GOAL OF THE EXERCISE —
Each line from the one containing "background-color: #0031b4;" through the last line of the records is to be repeated exactly, with all pictures left out.

*-*-*

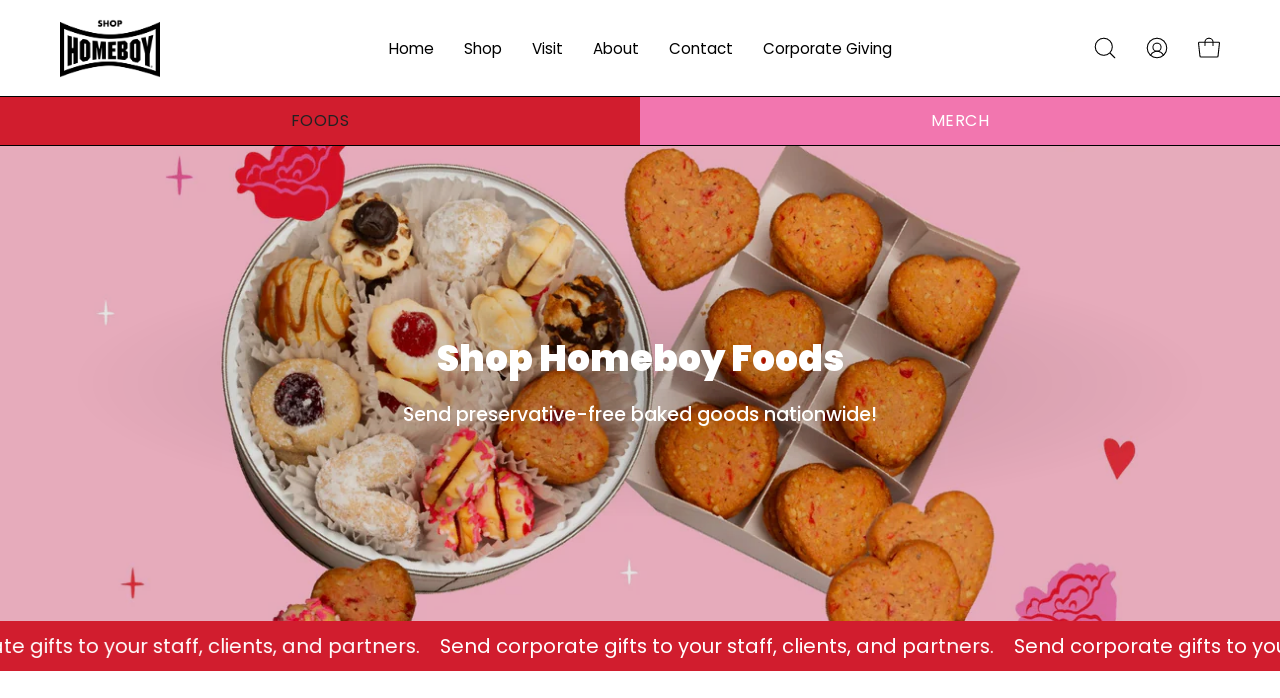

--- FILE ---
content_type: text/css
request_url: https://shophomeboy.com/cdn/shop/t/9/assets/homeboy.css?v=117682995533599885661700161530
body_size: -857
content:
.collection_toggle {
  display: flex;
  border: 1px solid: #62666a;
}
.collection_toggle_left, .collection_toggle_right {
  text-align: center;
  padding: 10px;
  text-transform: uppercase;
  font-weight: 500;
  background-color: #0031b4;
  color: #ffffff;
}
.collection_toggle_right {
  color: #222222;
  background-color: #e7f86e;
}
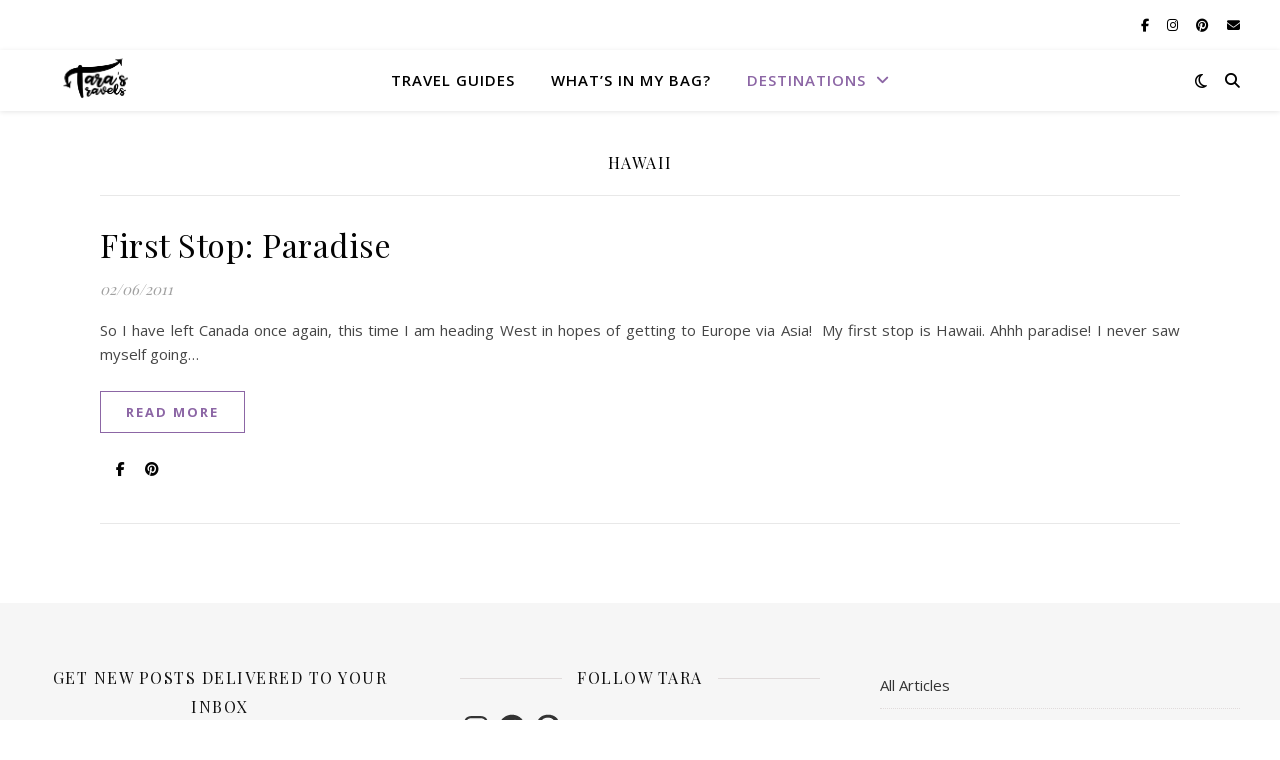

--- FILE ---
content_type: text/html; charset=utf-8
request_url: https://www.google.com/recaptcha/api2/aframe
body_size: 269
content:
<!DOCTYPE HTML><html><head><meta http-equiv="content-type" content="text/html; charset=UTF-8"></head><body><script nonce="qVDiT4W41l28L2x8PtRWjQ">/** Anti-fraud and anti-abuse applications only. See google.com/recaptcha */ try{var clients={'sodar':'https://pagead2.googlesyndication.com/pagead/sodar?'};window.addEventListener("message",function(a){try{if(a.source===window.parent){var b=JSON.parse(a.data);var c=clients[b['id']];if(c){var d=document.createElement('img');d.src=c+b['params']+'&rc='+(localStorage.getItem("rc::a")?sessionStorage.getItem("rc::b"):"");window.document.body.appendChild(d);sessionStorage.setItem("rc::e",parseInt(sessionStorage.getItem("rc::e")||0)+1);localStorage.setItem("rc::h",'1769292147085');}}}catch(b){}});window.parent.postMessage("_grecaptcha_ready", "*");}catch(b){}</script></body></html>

*-*-*

OUTPUT FOR THIS TASK —
  background-color: #0031b4;
  color: #ffffff;
}
.collection_toggle_right {
  color: #222222;
  background-color: #e7f86e;
}

--- FILE ---
content_type: text/html; charset=utf-8
request_url: https://www.google.com/recaptcha/api2/aframe
body_size: 269
content:
<!DOCTYPE HTML><html><head><meta http-equiv="content-type" content="text/html; charset=UTF-8"></head><body><script nonce="qVDiT4W41l28L2x8PtRWjQ">/** Anti-fraud and anti-abuse applications only. See google.com/recaptcha */ try{var clients={'sodar':'https://pagead2.googlesyndication.com/pagead/sodar?'};window.addEventListener("message",function(a){try{if(a.source===window.parent){var b=JSON.parse(a.data);var c=clients[b['id']];if(c){var d=document.createElement('img');d.src=c+b['params']+'&rc='+(localStorage.getItem("rc::a")?sessionStorage.getItem("rc::b"):"");window.document.body.appendChild(d);sessionStorage.setItem("rc::e",parseInt(sessionStorage.getItem("rc::e")||0)+1);localStorage.setItem("rc::h",'1769292147085');}}}catch(b){}});window.parent.postMessage("_grecaptcha_ready", "*");}catch(b){}</script></body></html>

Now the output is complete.